[A] La vue d'aigle sur un champ de bataille
Posté : mar. nov. 29, 2011 4:19 am
(Ce message m'est inspiré par la lecture d'un très intéressant livre sur la bataille de Waterloo, qui m'a fait réaliser que je commettais une grave erreur : j'ai tendance à écrire mes batailles d'un point de vue évident pour un spectateur extérieur plutot que pour un combattant. J'écris ce message pour montrer à quel point une reconstitution postérieure à une bataille peut être trompeuse par rapport à la réalité vécue par les gens sur le champ de bataille, autant en fiction que dans la réalité)
La plupart des livres ou des récits des batailles sont écrits par des gens voyant une carte avec des unités comme des pièces d'échec. Dans de telles circonstances, certains mouvements sont évidents, et d'autres aparaissent comme des fautes grossières...un immense problème étant que personne n'avait cette belle vision (même à l'époque de la guerre moderne) et certainement pas à l'époque des guerres médiévales ou de la révolution.
Un des exemples les plus frappants est la bataille de Waterloo, justement. La bataille a été largement mythifié, par celui qui l'avait perdue (et qui voulait donc se couvrir) : dans son récit (écrit à Sainte Hélène, après avoir longuement consulté les récits anglais), Napoléon apparait comme un génie omniscient qui voit tout et devine tout : il ne perd que parce que ses lieutenants le trahissent, sont stupides ou n'obéissent pas à ses ordres.

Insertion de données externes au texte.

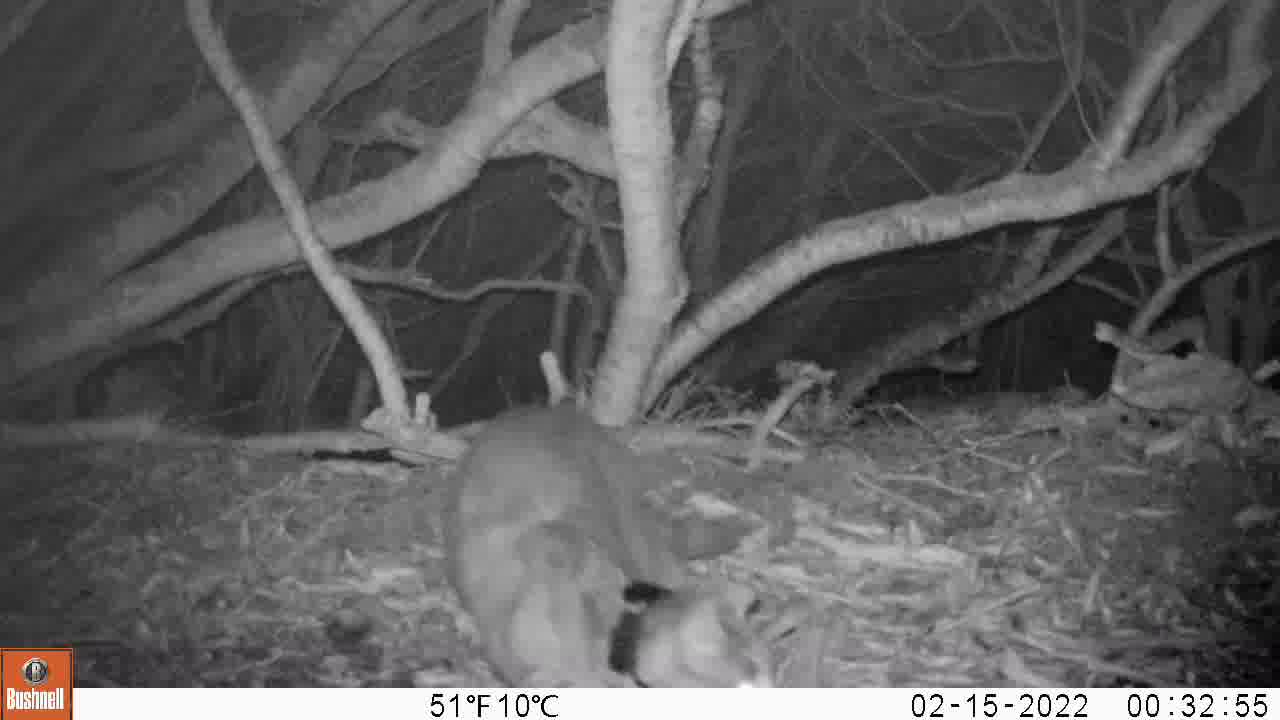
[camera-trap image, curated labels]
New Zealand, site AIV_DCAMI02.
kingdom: Animalia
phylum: Chordata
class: Mammalia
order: Carnivora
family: Felidae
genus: Felis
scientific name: Felis catus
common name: domestic cat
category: cat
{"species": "cat (domestic cat) (Felis catus)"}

Dans les faits, la thèse dans la majeure partie de l'historiographie anglophone est que la bataille a été gagnée en bonne partie parce que Lord Wellington, avait soigneusement inspecté la position du Mont-Saint-Jean en 1814 et en avait reconnu l'extrême solidité, alors que Napoléon l'avait rapidement observé à la lunette.
C'est justement de cela que se dégage des enseignements intéressants pour l'écriture de scènes de combat. On s'entend, Waterloo, on est en Belgique pas au Mordor ou sur Pandora....Comment quelqu'un peut être surpris et trompé par la configuration d'un champ de bataille en Belgique ?

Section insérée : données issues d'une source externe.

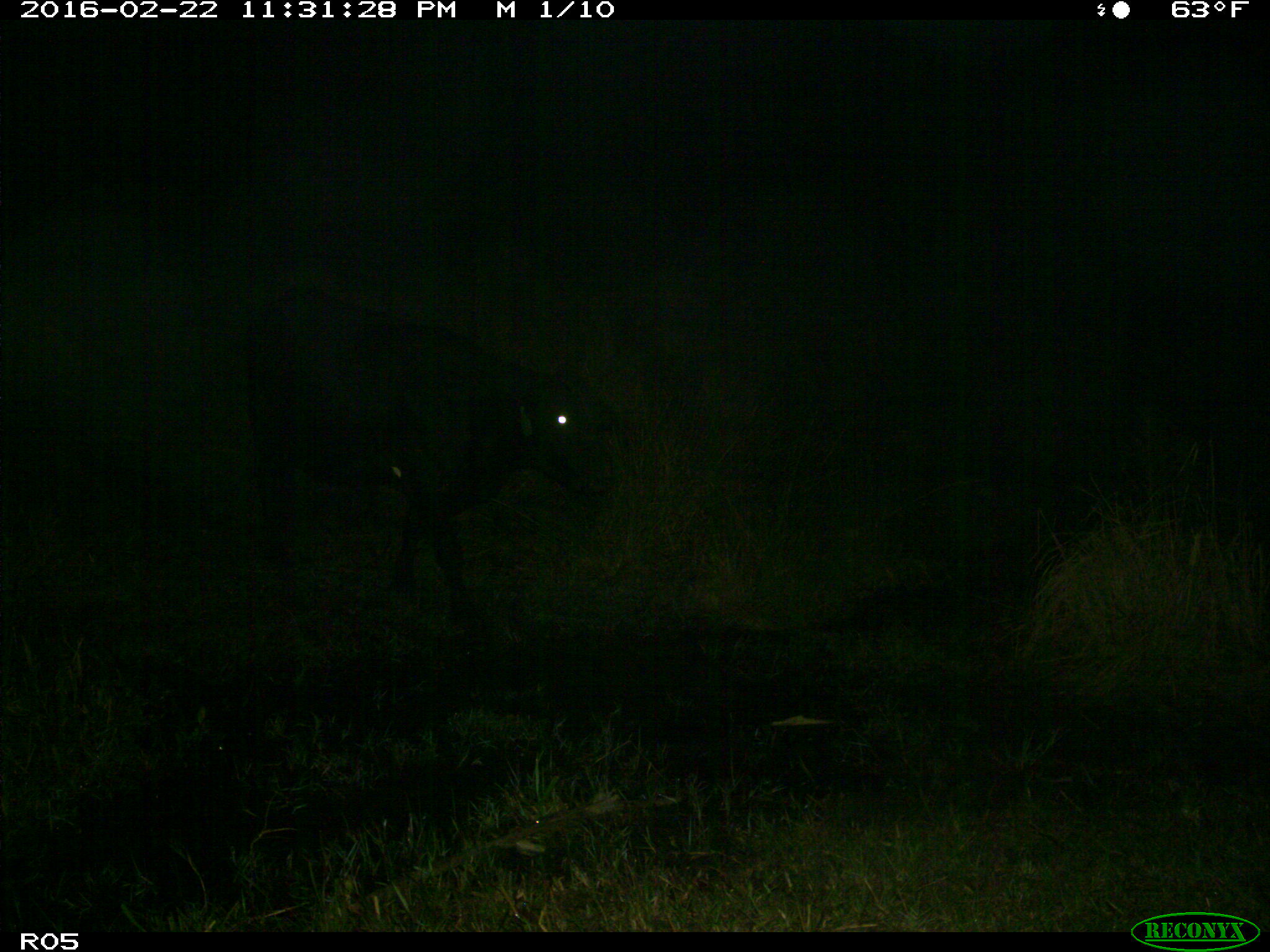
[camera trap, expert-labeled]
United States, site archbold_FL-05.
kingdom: Animalia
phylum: Chordata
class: Mammalia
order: Artiodactyla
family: Bovidae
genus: Bos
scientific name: Bos taurus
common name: domestic cow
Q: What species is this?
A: Bos taurus (domestic cow).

En fait, l'état major a fait trois erreurs au sujet du Mont-Saint Jean
1)Les positions vitales du village de Mont Saint-Jean, de la ferme de la Haye Sainte et de la ferme de Belle-Alliance ont été décalées suite à une mauvaise lecture de la carte (ou une erreur de copie de la carte). Les Français croyaient que la Haye Sainte était le village de Mont Saint-Jean, et que Belle-Alliance était la Haye Sainte. Cette erreur a eu des conscéquences catastrophiques lors de la premìère attaque d'infanterie sur le plateau, où le premier corps (de Drouet d'Erlon) s'attendait à tomber sur un village à prendre d'assaut (le village du Mont Saint-Jean, à deux kilomètres en arrière de la ligne anglaise. Sauf qu'à la place d'un village, c'était une belle plaine ouverte, permettant des charges de cavalerie anglaises : de là la surprise totale lorsque la cavalerie charge.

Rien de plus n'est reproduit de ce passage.